He wouldn't even carve at lunch or dinner. Leah did, unless I was there.

It is but fair to say he worked as hard as any man I know. When he was not writing or drawing, he was thinking about drawing or writing; when they got to Marsfield, he hardly ever stirred outside the grounds.

There he would garden with gardeners or cut down trees, or do carpenter's work at his short intervals of rest, or groom a horse.

How often have I seen him suddenly drop a spade or axe or saw or curry‑comb, and go straight off to a thatched gazebo he had built himself, where writing materials were left, and write down the happy thought that had occurred; and then, pipe in mouth, back to his gardening or the rest!

I also had a gazebo close to his, where I read blue‑books and wrote my endless correspondence with the help of a secretary—only too glad, both of us, to be disturbed by festive and frolicsome young Bartys of either sex—by their dogs—by their mother!

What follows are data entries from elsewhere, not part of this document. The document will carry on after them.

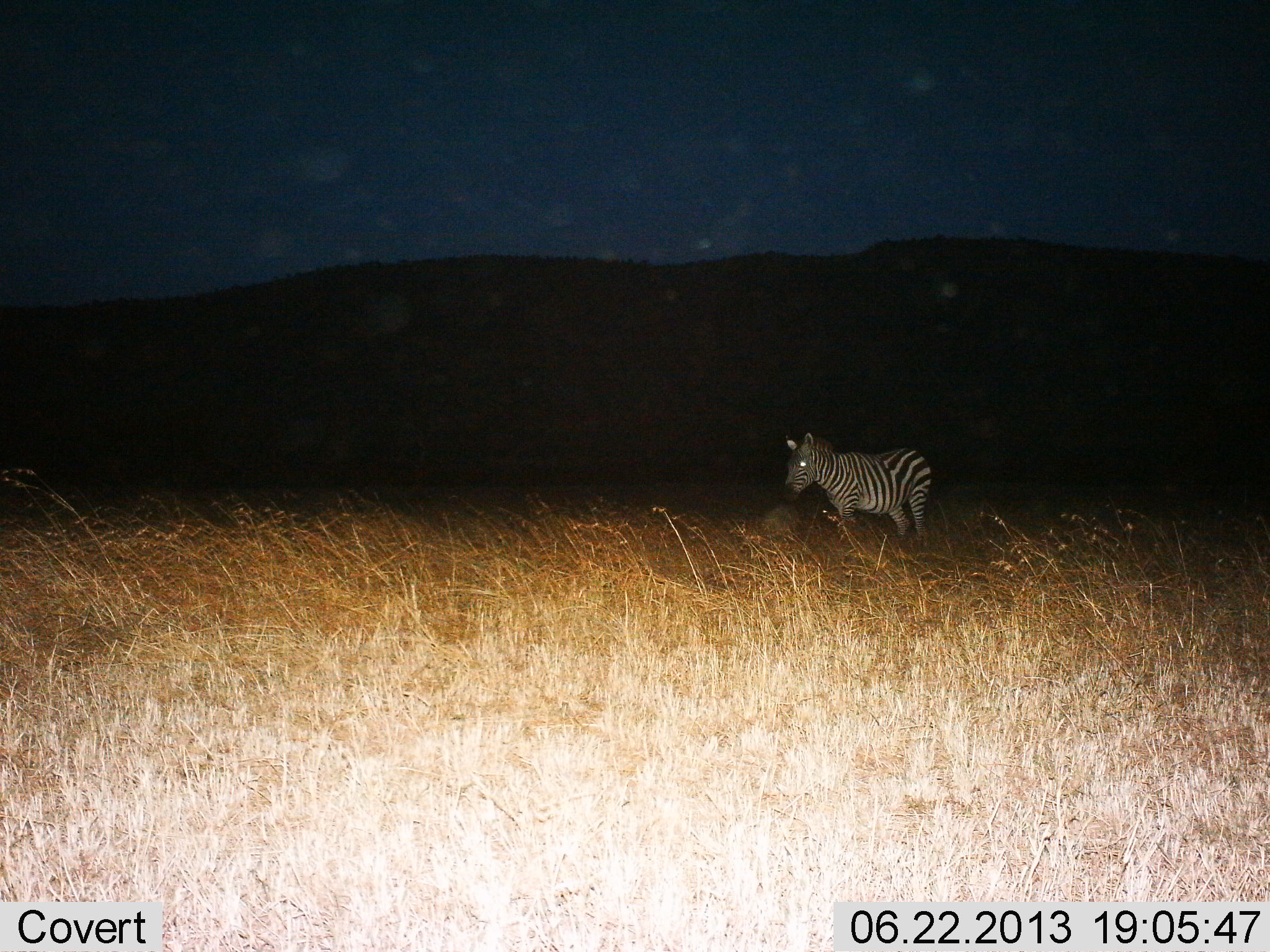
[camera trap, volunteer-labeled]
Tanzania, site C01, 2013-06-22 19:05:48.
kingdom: Animalia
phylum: Chordata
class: Mammalia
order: Perissodactyla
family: Equidae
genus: Equus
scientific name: Equus quagga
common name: plains zebra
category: zebra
Zebra (plains zebra) (Equus quagga), count 1. Behavior (volunteer vote fractions): standing 65%, resting 0%, moving 35%, interacting 0%. Young present (vote fraction): 0%. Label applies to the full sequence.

Leah's province it was to attend to all the machinery by which life was carried on in this big house, and social intercourse, and the education of the young, and endless hospitalities.

She would even try to coach her boys in Latin and Euclid during their preparation times for the school where they spent the day, two miles off. Such Latin! such geometry! She could never master the ablative absolute, nor what used to be called at Brossard's le que retranché, nor see the necessity of demonstrating by A + B what was sufficiently obvious to her without.

"Who helps you in your Latin, my boy?" says the master, with a grin.

"My father," says Geoffrey, too loyal to admit it was his mother who had coached him wrong.

"Ah, I suppose he helps you with your Euclid also?" says the master, with a broader grin still.